Training recipe structure

1. Create an input configuration

First, you must create an input configuration that will hold all the parameters you want to allow to be passed to your recipe. 
from typing import Annotated, List
from pydantic import Field
from adaptive_harmony.runtime import (
    InputConfig,
    AdaptiveModel,
    AdaptiveDataset,
    AdaptiveGrader
)

class TrainingConfig(InputConfig):
    model_to_train: Annotated[
        AdaptiveModel,
        Field(
            description="Base model to fine-tune",
            title="Model to Train",
            json_schema_extra={"adaptive_model_kind": "trainable"},
        ),
    ]
    output_model_key: Annotated[
        str,
        Field(
            description="New key for the resulting fine-tuned model",
            title="Output Model Key",
        ),
    ]
    dataset: Annotated[
        AdaptiveDataset,
        Field(
            description="Dataset to be used for training.",
            title="Training Dataset",
        ),
    ]
    graders: Annotated[
        Set[AdaptiveGrader],
        Field(
            description="The graders, or reward functions, to train with. If several graders are provided, the student model will see an aggregate of their grades as an average. The student will learn to maximize that grade.",
            title="Graders",
        ),
    ]

1. Load a model to train

To train a model, you need to use the spawn_train method (see details here). This method creates a trainable instance of your model. We set the world_size (the number of GPU’s that the job is running on) as the tp degree of the model by grabbing it from the recipe context ctx. 
from adaptive_harmony.runtime import recipe_main, RecipeContext

@recipe_main
async def training_recipe(config: TrainingConfig, ctx: RecipeContext):
    client = ctx.client    
    # Spawn the model for training
    model = await client.model(config.model_to_train.path).tp(ctx.world_size).spawn_train("main", 4096)

▸ **Rows**
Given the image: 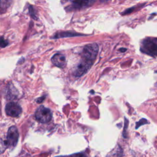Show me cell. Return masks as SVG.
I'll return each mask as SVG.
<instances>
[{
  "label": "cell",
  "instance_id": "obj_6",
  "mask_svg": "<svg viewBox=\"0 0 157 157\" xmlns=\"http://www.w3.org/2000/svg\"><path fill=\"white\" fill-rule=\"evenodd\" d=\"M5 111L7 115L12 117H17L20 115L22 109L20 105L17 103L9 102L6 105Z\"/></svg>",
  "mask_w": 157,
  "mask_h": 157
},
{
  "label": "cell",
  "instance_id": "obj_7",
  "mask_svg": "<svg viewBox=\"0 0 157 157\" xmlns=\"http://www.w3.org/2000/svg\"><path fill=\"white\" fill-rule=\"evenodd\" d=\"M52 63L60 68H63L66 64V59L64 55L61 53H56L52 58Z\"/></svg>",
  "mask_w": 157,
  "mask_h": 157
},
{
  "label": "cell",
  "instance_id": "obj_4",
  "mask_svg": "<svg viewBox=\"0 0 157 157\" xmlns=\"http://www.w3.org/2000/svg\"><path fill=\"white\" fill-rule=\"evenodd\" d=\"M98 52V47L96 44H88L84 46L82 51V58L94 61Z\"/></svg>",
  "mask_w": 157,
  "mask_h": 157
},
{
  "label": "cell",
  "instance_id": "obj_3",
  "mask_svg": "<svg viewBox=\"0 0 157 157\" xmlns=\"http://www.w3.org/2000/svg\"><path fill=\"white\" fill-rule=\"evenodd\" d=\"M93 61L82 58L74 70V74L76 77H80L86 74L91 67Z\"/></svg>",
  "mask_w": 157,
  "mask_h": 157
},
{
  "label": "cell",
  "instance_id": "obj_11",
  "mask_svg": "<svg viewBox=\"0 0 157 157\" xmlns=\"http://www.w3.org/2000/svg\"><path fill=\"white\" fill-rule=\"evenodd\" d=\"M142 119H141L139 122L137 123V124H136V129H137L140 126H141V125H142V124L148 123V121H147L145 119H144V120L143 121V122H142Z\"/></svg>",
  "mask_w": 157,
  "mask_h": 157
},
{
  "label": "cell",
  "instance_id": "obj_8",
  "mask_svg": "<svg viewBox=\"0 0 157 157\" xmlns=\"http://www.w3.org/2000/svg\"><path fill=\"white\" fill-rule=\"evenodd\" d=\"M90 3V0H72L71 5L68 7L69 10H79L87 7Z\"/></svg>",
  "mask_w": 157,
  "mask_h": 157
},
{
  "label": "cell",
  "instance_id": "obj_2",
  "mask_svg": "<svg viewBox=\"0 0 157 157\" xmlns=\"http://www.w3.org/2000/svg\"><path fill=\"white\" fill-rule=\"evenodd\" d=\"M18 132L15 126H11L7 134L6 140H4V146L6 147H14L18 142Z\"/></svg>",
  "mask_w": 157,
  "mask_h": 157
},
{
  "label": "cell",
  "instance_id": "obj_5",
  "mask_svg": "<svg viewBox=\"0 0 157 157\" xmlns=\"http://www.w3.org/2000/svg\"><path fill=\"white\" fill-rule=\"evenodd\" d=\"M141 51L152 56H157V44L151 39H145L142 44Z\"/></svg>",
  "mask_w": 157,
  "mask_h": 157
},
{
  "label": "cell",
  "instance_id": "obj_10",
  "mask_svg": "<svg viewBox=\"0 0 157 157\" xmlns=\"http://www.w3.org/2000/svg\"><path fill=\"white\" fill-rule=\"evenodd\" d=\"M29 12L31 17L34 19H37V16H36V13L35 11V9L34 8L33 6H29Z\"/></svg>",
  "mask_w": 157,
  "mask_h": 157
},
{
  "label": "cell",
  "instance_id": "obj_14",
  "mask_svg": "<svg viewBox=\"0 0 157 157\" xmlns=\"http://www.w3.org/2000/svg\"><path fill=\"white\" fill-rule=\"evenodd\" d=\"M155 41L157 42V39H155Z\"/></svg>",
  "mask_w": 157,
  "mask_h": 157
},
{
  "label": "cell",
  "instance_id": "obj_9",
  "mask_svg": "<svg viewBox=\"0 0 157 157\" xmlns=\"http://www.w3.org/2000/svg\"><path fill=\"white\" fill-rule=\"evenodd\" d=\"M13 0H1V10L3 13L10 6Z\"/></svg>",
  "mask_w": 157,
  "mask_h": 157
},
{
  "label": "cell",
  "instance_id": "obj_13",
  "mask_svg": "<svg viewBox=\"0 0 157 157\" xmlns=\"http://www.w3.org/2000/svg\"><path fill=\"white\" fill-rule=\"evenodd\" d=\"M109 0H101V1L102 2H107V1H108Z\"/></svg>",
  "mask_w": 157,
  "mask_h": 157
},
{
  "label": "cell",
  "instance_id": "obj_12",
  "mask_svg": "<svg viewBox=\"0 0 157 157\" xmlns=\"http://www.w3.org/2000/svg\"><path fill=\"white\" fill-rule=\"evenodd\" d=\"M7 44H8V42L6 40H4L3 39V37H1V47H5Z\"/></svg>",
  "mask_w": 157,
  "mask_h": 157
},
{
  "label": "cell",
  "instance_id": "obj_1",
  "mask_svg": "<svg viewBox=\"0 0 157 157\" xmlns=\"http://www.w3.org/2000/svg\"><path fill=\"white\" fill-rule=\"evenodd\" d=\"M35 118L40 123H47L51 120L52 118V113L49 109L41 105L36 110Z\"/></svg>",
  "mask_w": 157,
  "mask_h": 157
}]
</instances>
==
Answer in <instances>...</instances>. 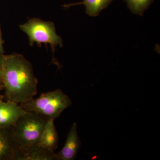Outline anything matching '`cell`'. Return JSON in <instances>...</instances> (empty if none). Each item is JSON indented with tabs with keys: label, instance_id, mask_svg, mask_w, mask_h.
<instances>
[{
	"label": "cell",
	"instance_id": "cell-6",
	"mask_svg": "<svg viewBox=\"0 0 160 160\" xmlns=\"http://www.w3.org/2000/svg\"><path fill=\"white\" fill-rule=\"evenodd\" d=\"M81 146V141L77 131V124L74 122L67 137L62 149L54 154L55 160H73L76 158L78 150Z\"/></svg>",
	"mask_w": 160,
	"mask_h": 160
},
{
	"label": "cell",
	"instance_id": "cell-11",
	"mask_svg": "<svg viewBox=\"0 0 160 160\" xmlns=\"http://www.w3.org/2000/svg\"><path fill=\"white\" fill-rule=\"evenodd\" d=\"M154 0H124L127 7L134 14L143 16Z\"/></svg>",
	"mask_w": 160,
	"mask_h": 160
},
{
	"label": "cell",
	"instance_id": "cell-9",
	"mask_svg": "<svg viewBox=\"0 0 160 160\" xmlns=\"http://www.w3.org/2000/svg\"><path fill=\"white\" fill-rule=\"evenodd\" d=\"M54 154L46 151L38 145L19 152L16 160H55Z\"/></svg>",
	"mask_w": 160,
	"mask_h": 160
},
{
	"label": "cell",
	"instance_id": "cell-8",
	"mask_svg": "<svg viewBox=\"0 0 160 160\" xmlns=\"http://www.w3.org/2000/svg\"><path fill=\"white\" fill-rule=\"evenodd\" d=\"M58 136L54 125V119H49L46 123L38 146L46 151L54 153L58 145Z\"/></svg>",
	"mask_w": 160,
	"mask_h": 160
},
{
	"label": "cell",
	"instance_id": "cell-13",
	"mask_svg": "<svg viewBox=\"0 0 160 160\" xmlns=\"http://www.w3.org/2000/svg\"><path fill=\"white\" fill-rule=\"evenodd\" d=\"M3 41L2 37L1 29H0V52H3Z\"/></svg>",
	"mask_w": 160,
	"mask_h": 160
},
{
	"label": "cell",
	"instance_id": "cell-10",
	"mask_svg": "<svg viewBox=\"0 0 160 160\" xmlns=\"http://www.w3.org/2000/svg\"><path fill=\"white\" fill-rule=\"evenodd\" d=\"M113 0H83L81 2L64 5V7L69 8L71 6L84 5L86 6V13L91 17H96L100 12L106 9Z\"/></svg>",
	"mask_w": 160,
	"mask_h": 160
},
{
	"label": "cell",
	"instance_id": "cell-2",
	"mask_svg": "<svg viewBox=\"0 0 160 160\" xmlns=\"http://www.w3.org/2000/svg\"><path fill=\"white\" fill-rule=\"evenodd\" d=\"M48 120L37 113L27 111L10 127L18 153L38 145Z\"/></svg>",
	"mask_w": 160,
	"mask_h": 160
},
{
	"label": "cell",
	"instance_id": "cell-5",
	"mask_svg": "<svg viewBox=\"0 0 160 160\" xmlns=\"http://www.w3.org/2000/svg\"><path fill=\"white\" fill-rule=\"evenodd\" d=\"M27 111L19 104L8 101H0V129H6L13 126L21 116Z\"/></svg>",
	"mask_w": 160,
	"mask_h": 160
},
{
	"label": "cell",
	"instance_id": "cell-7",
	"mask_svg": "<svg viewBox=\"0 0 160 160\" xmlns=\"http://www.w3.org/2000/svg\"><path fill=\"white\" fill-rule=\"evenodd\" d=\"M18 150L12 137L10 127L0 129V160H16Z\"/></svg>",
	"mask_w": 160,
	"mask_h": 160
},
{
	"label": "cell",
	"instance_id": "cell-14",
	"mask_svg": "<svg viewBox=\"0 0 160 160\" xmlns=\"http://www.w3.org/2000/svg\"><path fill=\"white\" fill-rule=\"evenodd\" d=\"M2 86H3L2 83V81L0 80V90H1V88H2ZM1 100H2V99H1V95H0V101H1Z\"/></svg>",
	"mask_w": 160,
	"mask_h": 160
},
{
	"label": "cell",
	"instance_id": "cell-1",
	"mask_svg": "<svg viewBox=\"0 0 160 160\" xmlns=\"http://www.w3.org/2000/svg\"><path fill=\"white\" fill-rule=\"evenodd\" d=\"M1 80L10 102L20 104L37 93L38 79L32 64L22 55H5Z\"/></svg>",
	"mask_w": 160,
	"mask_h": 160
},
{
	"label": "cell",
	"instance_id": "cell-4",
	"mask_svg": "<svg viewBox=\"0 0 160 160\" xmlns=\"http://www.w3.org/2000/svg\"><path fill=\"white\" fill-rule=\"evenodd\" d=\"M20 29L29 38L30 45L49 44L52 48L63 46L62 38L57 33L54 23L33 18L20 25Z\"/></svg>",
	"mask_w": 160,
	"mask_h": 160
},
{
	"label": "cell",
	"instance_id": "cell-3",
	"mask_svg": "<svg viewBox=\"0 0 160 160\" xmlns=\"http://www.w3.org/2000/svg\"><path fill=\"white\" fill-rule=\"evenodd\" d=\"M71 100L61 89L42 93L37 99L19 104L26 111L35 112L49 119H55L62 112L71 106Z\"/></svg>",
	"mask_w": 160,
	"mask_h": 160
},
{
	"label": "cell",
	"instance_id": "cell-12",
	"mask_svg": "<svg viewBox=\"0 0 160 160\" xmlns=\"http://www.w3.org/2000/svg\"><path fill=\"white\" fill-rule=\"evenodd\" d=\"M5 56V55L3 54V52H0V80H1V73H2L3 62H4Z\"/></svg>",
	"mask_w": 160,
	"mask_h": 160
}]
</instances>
--
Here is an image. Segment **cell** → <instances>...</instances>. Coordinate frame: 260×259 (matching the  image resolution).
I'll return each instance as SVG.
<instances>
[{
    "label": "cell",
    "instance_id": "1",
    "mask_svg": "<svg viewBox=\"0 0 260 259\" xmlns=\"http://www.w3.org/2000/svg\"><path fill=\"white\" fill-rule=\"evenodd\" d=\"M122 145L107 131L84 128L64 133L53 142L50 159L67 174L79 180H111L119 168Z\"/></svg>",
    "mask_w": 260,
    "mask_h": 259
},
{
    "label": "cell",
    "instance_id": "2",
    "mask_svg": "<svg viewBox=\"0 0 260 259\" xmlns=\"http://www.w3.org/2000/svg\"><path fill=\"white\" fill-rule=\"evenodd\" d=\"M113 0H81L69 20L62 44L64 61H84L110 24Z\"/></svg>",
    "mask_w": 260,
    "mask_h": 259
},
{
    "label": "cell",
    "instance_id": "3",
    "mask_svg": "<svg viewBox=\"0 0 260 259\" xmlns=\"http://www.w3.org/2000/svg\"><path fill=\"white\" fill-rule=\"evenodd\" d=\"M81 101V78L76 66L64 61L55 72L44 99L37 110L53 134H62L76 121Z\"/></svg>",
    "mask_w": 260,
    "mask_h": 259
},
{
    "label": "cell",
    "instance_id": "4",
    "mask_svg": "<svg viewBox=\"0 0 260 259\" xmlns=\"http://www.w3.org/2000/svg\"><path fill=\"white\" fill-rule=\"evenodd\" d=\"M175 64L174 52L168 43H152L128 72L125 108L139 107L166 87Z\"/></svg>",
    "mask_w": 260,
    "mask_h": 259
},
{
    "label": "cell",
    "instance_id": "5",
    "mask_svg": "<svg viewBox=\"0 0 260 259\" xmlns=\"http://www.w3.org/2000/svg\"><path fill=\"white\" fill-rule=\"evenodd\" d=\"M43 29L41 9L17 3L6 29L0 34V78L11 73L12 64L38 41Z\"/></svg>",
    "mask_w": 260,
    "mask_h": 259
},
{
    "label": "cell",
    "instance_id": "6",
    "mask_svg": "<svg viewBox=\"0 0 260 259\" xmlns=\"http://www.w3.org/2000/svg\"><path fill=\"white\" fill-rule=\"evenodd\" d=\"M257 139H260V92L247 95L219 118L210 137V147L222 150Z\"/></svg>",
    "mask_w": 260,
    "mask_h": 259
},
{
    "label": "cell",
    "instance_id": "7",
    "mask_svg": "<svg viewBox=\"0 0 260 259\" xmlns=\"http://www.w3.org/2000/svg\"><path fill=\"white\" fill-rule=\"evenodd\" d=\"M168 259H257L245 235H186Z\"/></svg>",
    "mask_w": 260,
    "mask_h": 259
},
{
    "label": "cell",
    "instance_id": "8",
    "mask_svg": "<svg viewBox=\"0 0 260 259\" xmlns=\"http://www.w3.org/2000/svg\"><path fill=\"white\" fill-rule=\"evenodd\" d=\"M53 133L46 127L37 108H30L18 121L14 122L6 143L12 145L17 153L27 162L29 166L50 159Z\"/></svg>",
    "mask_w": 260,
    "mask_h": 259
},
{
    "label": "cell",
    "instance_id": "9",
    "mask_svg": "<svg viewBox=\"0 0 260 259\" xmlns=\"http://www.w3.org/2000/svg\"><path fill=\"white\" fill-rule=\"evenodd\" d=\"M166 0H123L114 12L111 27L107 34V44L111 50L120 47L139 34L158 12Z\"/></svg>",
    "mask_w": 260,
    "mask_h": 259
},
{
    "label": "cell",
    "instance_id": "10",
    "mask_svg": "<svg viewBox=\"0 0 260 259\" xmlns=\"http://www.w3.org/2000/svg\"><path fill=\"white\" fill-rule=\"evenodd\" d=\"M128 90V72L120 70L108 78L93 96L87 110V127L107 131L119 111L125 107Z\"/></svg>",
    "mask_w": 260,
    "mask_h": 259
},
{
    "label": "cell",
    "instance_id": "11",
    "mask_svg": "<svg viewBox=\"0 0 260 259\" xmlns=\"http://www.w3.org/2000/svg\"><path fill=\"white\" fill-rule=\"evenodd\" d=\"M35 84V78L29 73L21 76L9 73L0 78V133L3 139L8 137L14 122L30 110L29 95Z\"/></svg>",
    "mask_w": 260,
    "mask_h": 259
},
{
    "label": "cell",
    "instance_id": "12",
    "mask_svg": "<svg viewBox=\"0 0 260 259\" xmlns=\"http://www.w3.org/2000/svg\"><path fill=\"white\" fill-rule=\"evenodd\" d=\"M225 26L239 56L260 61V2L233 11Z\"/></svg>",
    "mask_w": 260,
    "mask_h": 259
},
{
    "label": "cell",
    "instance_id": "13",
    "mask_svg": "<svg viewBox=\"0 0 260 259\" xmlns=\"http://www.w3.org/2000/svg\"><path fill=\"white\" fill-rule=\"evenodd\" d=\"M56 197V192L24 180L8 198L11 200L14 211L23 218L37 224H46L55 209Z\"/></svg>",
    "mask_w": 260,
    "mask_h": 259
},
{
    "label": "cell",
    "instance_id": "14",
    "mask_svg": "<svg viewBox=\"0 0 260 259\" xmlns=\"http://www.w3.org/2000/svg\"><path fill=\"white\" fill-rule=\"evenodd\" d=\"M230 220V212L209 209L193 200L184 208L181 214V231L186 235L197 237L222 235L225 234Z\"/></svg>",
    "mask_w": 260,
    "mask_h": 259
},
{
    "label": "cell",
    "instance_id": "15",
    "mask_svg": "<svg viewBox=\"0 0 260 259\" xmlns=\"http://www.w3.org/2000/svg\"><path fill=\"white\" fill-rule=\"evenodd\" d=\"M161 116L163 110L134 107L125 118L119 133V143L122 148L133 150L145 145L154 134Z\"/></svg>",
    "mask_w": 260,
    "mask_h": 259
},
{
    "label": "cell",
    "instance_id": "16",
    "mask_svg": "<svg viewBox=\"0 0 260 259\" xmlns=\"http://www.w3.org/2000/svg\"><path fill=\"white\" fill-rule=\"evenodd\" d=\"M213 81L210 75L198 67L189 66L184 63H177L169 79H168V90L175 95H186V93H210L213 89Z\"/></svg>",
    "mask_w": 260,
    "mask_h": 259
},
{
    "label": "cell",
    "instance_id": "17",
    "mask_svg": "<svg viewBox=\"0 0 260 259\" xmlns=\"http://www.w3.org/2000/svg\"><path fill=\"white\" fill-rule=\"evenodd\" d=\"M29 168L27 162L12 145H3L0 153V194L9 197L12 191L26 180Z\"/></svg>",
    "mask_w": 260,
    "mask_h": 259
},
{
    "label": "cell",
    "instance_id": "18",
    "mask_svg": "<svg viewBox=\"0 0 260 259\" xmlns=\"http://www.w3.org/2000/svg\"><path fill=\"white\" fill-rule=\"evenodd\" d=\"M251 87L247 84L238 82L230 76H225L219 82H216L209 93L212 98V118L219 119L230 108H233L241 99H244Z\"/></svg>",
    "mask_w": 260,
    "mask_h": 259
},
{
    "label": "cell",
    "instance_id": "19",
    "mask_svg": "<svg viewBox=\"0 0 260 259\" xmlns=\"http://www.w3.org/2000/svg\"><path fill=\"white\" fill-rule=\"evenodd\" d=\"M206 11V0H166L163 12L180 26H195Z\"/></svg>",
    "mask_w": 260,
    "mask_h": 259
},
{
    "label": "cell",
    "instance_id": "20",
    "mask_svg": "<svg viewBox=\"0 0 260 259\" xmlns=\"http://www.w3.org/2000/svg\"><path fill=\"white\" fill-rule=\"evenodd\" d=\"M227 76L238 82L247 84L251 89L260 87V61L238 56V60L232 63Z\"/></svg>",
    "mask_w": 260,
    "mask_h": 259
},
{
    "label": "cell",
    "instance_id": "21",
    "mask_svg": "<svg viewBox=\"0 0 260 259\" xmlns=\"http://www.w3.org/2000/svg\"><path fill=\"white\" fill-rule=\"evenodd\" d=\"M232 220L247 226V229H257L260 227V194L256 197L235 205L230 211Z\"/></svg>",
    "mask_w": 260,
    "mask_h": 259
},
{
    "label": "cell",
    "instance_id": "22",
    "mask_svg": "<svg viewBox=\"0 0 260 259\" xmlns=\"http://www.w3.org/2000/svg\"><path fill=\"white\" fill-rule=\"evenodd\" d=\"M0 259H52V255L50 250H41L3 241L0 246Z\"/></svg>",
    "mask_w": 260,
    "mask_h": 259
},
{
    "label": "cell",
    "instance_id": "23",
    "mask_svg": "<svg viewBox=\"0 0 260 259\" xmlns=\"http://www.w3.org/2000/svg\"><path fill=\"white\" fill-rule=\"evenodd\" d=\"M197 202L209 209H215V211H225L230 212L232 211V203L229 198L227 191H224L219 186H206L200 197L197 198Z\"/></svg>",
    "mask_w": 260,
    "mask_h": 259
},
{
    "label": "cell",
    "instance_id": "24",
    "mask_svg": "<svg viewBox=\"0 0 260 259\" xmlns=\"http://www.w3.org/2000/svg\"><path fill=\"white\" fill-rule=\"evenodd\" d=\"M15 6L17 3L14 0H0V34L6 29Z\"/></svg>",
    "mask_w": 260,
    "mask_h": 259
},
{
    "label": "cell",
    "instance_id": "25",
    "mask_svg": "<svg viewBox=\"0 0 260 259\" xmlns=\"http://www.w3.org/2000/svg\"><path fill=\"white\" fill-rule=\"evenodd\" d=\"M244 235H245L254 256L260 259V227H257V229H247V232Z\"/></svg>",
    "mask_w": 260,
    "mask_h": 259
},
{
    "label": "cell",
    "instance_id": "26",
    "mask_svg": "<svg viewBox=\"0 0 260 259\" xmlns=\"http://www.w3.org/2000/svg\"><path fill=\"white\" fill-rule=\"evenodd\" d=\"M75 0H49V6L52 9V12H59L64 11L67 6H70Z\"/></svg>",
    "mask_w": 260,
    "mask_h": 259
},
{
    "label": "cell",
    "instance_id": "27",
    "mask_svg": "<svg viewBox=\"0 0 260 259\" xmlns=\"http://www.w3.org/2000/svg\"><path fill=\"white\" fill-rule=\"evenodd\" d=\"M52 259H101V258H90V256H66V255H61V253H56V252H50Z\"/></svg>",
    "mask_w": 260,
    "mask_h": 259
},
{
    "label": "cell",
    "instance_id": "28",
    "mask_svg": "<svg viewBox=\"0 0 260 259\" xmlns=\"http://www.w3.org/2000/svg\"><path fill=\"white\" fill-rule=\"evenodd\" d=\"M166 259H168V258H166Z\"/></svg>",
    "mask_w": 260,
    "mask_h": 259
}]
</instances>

▸ **Stated exercise 1**
Copy, word for word, the part of the training recipe guide that opens with the words containing "To train a model, you" and closes with "recipe context ctx.".
▸ **Stated exercise 2**
Answer these questions from the training recipe guide:
(a) What title is given to the field that holds the dataset used for training?
(b) According to the graders description, how does the student model see the grades when several graders are provided?
(c) Which method creates a trainable instance of the model?
▸ **Stated exercise 3**
Continue the training recipe guide from where it stops.

▸ **Output 1**
To train a model, you need to use the spawn_train method (see details here). This method creates a trainable instance of your model. We set the world_size (the number of GPU’s that the job is running on) as the tp degree of the model by grabbing it from the recipe context ctx.

▸ **Output 2**
(a) "Training Dataset"
(b) As an aggregate of their grades, taken as an average.
(c) The spawn_train method.

▸ **Output 3**
2. Load a dataset

You can load datasets from Adaptive or external sources: 
from adaptive_harmony.core.dataset import load_adaptive_dataset

# Load from Adaptive
dataset = load_adaptive_dataset(config.dataset.file)

3. Set up Graders

For reinforcement learning training, you’ll need reward functions. Below, we show the very common case where you have a reward strategy with several components and you want to have a final reward by aggregating all your grader score. You can use the CombinedGrader class to do this aggregation. 
from adaptive_harmony.graders import Grader, CombinedGrader

graders = [Grader.from_config(grader, client) for grader in config.graders]
combined_grader = CombinedGrader(graders)
combined_grader.setup()
The setup method should always be called on a grader before it is used, it makes sure to spawn your AI judges if you have AI judges graders (this is why you also pass the client to graders). If you have a CombinedGrader class, calling setup on it on it will make sure to call the setup method on every child grader.
You do not need to rely solely on Graders you import from Adaptive to train on; you can write your own custom grader within your recipe, and pass it to CombinedGrader along with other graders you’ve created and registered in the platform.

4. Call your training class

Everything is now setup to call and run your training class. The GRPO class will run the main training loop. 
from adaptive_harmony.common.grpo import GRPO
from adaptive_harmony.metric_logger import get_prod_logger

logger = get_prod_logger()

# Run training
await GRPO(
    dataset=train_dataset,
    model=policy_model,
    grader=grader
    logger=logger
).run()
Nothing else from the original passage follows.